The school had in recent days received letters indicating that investigations into the university’s response to allegations of antisemitic discrimination at UVA and in admissions at the Batten School of Leadership and Public Policy and the McIntire School of Commerce were closed, Mahoney said. He said he’d been personally engaged in discussions with department officials.
“These investigations were closed based on the information we provided to the department about our policies and actions,” he said at the meeting.
The DOJ initially informed UVA of the two investigations on May 2 and June 17. In May, officials wrote that the department had received complaints of antisemitic discrimination, harassment, abuse and retaliation regarding incidents that allegedly happened in October 2024. In June, the department said it had received evidence from an undergraduate about McIntire’s spring 2025 application process that “raise suspicions that improper race-conscious decision-making and preferential treatment … are occurring in that process.”

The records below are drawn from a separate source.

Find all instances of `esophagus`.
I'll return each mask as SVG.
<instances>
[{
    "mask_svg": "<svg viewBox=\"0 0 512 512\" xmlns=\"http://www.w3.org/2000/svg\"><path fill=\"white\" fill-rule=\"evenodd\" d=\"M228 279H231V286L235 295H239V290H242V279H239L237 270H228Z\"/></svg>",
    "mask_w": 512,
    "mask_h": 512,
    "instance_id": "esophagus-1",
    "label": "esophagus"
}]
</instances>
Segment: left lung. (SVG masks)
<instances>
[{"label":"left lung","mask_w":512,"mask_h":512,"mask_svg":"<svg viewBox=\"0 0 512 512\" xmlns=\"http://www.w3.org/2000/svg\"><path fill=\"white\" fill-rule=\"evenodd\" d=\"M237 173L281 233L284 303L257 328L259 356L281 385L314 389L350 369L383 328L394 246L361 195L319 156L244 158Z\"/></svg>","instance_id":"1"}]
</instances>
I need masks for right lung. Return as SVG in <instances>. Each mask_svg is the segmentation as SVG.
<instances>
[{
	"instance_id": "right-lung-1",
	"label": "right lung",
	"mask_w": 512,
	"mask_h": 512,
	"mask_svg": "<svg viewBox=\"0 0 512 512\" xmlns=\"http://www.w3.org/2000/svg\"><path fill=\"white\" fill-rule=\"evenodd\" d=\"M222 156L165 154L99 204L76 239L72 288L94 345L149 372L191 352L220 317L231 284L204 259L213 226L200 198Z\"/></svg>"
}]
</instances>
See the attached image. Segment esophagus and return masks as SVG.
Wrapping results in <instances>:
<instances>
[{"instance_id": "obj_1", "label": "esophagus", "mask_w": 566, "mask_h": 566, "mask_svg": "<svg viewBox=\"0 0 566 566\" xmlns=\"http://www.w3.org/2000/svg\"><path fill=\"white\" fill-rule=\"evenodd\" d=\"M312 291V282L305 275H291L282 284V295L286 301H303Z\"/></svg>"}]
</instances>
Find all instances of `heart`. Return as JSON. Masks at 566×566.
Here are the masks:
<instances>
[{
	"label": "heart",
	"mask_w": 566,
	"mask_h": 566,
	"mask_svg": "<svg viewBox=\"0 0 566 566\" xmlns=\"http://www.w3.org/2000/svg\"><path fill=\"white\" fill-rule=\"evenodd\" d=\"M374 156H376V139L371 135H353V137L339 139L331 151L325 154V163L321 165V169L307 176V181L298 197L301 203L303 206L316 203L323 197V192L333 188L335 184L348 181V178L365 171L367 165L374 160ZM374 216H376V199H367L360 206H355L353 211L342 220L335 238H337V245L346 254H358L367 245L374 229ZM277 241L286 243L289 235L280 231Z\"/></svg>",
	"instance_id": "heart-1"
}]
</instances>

The two closed investigations were part of a larger DOJ investigation this spring focused primarily on the university’s admissions practices and its compliance with a March BOV resolution dissolving UVA’s Division of Diversity, Equity, Inclusion and Community Partnerships. Amid the investigation, Jim Ryan (Law class of ’92) announced his resignation from the presidency in June.
Mahoney called the closed investigations initial progress and said the university “will continue to work hard to resolve the remaining investigations.”